### SUPPLIED PASSAGE
= = = =

The I() Function: - Why I(Age^2) instead of just Age^2? - In R formulas, ^ has special meaning - I() tells R: “interpret this literally, compute Age²”

Interpreting Polynomial Coefficients

Model equation:

Price = β₀ + β₁×Age + β₂×Age² + β₃×LivingArea

⚠️ Can’t interpret coefficients directly!

With Age², the effect of age is no longer constant. You need to calculate the marginal effect:

Marginal effect of Age = β₁ + 2×β₂×Age

This means the effect changes at every age!

Comparing Linear vs. Quadratic

Use F-test to compare:

anova(model_age_linear, model_age_quad)

If quadratic is significant: - Non-linear relationship exists - Quadratic model fits better - R² improvement shows how much better

Part 2: Why Space Matters

Tobler’s First Law of Geography

“Everything is related to everything else, but near things are more related than distant things” - Waldo Tobler, 1970

What This Means for House Prices

  • Crime nearby matters more than crime across the city
  • Parks within walking distance affect value
  • Your immediate neighborhood defines your market

The Challenge: How do we quantify “nearbyness” in a way our regression model can use?

Answer: Create spatial features that measure proximity to amenities/disamenities

Hedonic Model Framework

Hedonic models decompose the price of a good into its characteristics:

Price = f(structural features, location features, neighborhood features)

Components: - Structural: Size, age, condition, bedrooms, bathrooms - Location: Distance to downtown, transit, amenities - Neighborhood: Crime, schools, prestige, demographics

Part 3: Creating Spatial Features

Three Approaches to Spatial Features

1️⃣ Buffer Aggregation

Count or sum events within a defined distance

Example: Number of crimes within 500 feet

# Create buffer features
boston.sf <- boston.sf %>%
  mutate(
    crimes_500ft = lengths(st_intersects(
      st_buffer(geometry, 500),  # 500 feet buffer
      crimes.sf
    )),
    crimes_660ft = lengths(st_intersects(
      st_buffer(geometry, 660),  # 660 feet buffer
      crimes.sf
    ))

= = = =

### GOAL A
In the house-price modeling passage, what distance is used for the first buffer that counts nearby crimes?
The listing that follows has no connection to the house-price modeling passage.

### RECORDED DATA
= = = =

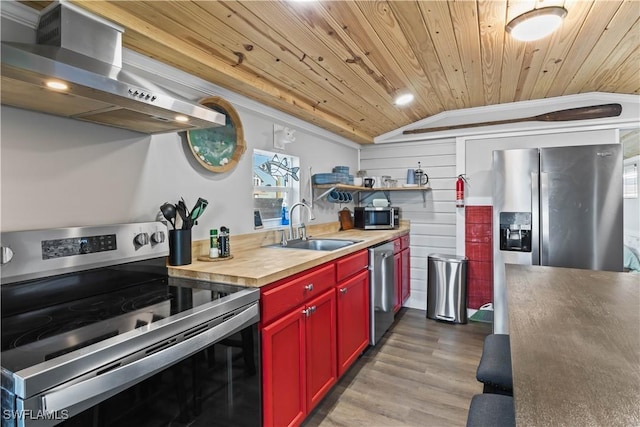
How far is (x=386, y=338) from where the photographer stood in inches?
122

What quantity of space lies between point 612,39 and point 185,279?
2851 millimetres

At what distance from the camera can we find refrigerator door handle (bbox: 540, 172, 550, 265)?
280 cm

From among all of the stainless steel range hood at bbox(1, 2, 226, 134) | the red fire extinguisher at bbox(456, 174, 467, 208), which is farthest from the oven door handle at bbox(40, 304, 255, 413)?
the red fire extinguisher at bbox(456, 174, 467, 208)

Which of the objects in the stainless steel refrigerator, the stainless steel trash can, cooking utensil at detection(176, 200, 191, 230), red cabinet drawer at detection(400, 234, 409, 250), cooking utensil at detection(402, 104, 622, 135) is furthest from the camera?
red cabinet drawer at detection(400, 234, 409, 250)

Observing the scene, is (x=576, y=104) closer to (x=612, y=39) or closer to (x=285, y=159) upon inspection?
(x=612, y=39)

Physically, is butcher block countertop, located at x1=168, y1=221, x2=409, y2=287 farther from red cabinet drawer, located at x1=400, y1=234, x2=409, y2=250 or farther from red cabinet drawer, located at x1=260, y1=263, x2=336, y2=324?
red cabinet drawer, located at x1=400, y1=234, x2=409, y2=250

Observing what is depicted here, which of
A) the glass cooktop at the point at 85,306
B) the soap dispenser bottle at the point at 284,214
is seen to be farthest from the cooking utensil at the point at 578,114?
the glass cooktop at the point at 85,306

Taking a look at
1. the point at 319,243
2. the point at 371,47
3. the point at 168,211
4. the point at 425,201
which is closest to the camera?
the point at 168,211

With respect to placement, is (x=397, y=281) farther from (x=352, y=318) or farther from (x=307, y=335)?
(x=307, y=335)

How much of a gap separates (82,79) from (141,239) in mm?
770

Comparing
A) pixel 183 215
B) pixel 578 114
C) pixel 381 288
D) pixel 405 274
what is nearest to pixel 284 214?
pixel 381 288

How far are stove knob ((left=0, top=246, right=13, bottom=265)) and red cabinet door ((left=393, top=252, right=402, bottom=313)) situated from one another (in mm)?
2860

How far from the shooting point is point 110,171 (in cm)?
156

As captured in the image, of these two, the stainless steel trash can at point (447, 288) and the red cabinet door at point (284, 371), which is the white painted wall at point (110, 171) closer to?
the red cabinet door at point (284, 371)
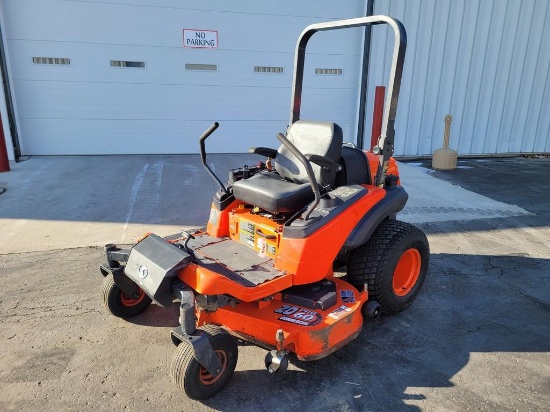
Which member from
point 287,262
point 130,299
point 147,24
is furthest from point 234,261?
point 147,24

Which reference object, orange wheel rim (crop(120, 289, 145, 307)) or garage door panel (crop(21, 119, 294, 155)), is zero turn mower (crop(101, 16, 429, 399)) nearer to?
orange wheel rim (crop(120, 289, 145, 307))

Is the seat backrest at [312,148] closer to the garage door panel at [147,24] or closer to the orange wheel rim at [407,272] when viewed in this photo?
the orange wheel rim at [407,272]

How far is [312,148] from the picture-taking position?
3.28 meters

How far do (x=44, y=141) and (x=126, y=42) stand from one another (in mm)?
2477

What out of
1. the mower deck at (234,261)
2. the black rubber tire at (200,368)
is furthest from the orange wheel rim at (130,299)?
the black rubber tire at (200,368)

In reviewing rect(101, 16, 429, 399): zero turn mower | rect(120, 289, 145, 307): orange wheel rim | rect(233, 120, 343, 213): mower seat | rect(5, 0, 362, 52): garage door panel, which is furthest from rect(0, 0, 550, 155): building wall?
rect(120, 289, 145, 307): orange wheel rim

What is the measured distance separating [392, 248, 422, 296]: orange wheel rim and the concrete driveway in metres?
0.18

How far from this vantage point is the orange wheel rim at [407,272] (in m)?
3.46

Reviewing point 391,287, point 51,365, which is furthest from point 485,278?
point 51,365

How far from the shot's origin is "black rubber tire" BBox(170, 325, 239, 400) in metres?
2.32

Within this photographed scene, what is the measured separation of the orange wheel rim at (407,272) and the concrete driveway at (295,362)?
178 millimetres

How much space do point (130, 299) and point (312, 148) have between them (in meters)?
1.73

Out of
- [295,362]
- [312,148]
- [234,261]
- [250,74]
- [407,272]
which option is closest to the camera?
[295,362]

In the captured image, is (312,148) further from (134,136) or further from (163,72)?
(134,136)
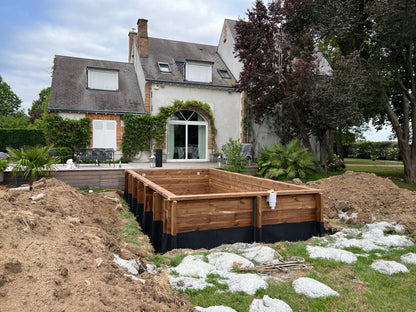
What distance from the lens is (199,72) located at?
17188 millimetres

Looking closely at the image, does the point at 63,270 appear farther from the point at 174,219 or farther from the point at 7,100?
the point at 7,100

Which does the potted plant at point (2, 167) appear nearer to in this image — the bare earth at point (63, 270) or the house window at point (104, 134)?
the bare earth at point (63, 270)

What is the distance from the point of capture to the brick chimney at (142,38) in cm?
1738

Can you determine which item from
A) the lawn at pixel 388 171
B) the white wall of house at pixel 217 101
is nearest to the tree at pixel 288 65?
the lawn at pixel 388 171

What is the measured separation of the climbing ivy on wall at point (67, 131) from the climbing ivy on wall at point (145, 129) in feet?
→ 6.02

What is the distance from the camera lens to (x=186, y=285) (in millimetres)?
3020

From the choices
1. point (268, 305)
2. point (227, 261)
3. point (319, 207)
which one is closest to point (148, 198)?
point (227, 261)

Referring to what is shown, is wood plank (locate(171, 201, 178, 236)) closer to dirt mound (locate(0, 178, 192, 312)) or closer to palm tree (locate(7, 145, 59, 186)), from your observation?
dirt mound (locate(0, 178, 192, 312))

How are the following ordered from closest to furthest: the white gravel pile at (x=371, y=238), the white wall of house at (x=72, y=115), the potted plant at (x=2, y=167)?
1. the white gravel pile at (x=371, y=238)
2. the potted plant at (x=2, y=167)
3. the white wall of house at (x=72, y=115)

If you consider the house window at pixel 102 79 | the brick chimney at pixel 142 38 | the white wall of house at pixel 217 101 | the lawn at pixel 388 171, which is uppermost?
the brick chimney at pixel 142 38

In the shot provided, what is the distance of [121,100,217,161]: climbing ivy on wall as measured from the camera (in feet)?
50.8

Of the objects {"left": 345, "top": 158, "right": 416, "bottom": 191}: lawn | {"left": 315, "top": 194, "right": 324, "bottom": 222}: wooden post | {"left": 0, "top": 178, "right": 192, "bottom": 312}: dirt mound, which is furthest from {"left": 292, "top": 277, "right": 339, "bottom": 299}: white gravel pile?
{"left": 345, "top": 158, "right": 416, "bottom": 191}: lawn

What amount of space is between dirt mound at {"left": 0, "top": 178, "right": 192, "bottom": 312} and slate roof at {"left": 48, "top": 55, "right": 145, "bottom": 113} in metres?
12.1

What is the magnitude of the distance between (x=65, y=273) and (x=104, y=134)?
44.5ft
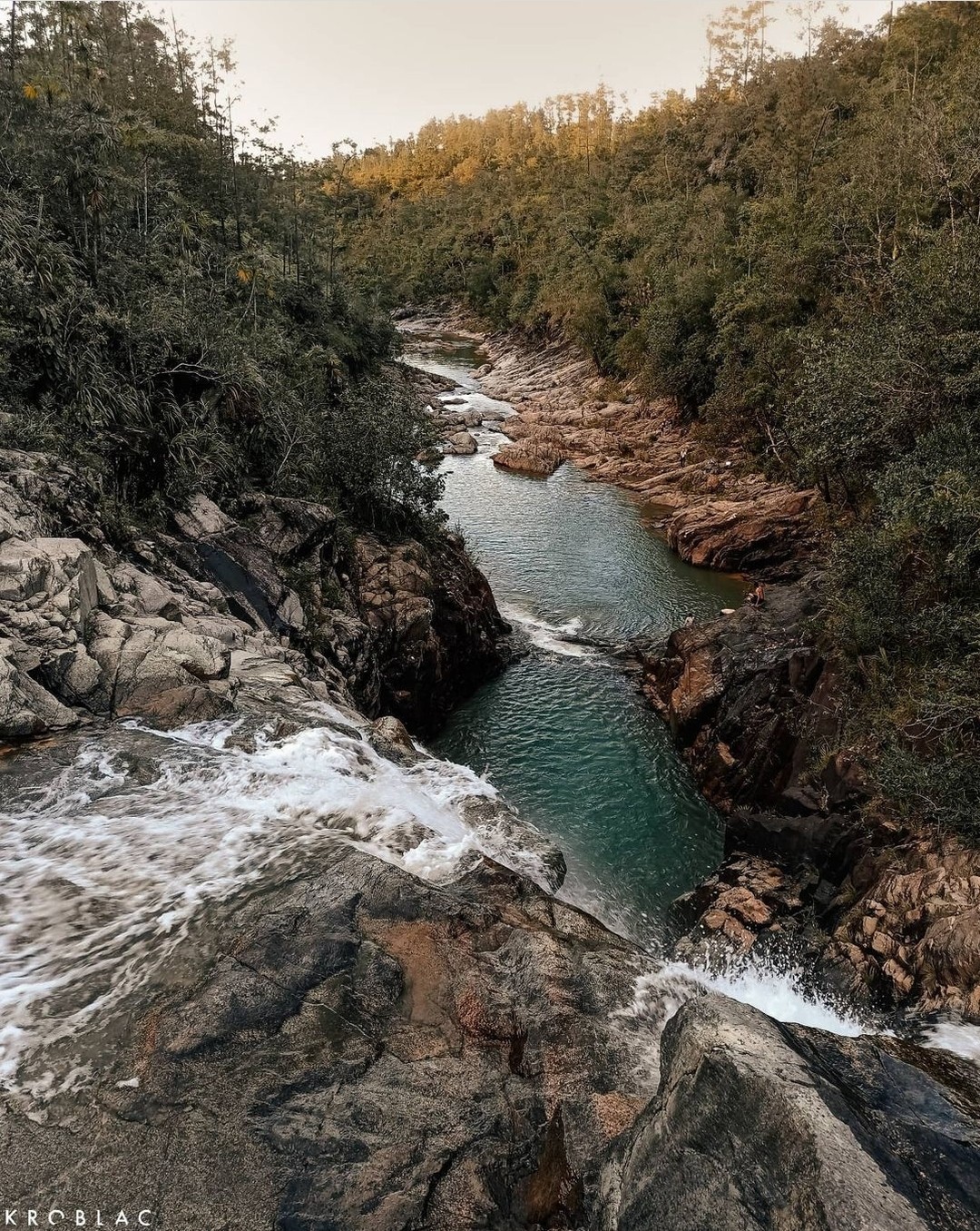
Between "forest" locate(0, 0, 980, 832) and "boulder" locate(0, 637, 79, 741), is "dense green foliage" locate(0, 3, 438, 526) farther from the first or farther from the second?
"boulder" locate(0, 637, 79, 741)

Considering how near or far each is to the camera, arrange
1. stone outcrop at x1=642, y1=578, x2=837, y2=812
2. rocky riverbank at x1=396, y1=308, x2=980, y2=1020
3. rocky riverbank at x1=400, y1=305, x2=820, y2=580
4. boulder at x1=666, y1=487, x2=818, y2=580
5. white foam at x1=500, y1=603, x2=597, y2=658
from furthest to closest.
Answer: rocky riverbank at x1=400, y1=305, x2=820, y2=580, boulder at x1=666, y1=487, x2=818, y2=580, white foam at x1=500, y1=603, x2=597, y2=658, stone outcrop at x1=642, y1=578, x2=837, y2=812, rocky riverbank at x1=396, y1=308, x2=980, y2=1020

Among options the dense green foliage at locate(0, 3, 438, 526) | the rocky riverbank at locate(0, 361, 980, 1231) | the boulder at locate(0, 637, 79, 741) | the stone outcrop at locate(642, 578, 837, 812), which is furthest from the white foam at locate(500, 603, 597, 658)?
the boulder at locate(0, 637, 79, 741)

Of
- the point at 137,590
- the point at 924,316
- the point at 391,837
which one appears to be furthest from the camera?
the point at 924,316

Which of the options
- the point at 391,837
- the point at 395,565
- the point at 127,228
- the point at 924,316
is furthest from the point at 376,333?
the point at 391,837

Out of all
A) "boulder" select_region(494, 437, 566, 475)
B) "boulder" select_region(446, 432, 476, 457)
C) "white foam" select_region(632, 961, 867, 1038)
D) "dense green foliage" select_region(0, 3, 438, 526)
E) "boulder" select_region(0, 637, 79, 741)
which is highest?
"dense green foliage" select_region(0, 3, 438, 526)

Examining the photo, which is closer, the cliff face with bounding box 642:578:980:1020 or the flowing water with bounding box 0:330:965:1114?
the flowing water with bounding box 0:330:965:1114

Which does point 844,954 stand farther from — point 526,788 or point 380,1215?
point 380,1215

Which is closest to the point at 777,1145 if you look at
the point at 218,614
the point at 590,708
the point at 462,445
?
the point at 218,614
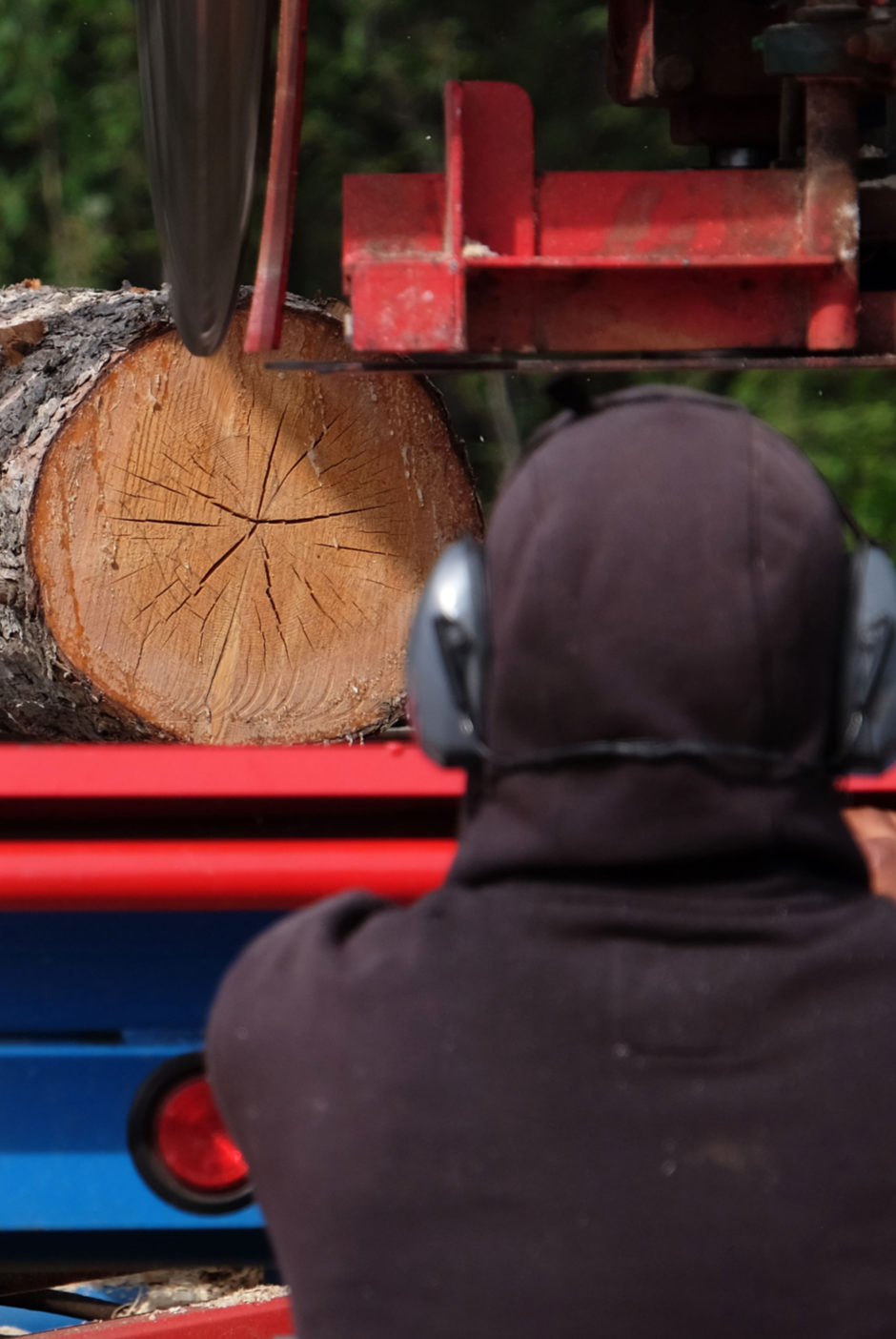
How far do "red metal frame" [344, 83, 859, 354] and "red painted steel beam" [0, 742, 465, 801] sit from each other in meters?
0.77

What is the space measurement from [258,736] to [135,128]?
8737 millimetres

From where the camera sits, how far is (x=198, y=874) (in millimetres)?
1655

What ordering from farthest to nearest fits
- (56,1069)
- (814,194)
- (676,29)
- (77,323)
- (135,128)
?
(135,128), (77,323), (676,29), (814,194), (56,1069)

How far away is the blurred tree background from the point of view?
33.7 ft

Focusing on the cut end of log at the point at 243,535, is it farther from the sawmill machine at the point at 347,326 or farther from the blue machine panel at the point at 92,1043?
the blue machine panel at the point at 92,1043

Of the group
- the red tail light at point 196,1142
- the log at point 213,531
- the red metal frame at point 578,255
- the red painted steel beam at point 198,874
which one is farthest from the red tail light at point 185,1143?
the red metal frame at point 578,255

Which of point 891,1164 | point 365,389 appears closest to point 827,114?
point 365,389

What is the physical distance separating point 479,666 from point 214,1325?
125 centimetres

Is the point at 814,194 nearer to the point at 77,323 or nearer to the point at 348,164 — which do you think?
the point at 77,323

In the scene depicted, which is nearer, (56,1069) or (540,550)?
(540,550)

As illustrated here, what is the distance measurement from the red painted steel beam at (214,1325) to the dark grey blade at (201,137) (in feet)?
4.79

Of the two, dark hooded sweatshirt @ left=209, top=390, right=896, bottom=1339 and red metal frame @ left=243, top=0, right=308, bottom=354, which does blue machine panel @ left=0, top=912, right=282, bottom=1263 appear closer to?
dark hooded sweatshirt @ left=209, top=390, right=896, bottom=1339

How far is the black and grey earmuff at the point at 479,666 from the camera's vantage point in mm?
1061

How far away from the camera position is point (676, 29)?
256 cm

= = = =

### GOAL B
In the listing, take the lines from the one with "What ordering from farthest to nearest fits" to the one with "125 centimetres", substitute "most distant" for "farthest", and return only those lines with everything else unchanged.

### CORRECT RESPONSE A
500 feet

### CORRECT RESPONSE B
What ordering from most distant to nearest fits
- (56,1069)
- (814,194)
- (676,29)
- (77,323)
- (135,128)
?
(135,128), (77,323), (676,29), (814,194), (56,1069)

How far away is the blurred tree background from the point of view?
33.7 ft

Focusing on the cut end of log at the point at 243,535, is it farther from the sawmill machine at the point at 347,326 or farther from the blue machine panel at the point at 92,1043?
the blue machine panel at the point at 92,1043

Of the group
- the red tail light at point 196,1142
- the log at point 213,531
- the red metal frame at point 578,255
- the red painted steel beam at point 198,874
which one is most distant from the red tail light at point 185,1143?
the red metal frame at point 578,255

Which of point 891,1164 | point 365,389 appears closest to point 827,114?
point 365,389

What is the physical distance separating point 479,666 from point 214,1325?
125 centimetres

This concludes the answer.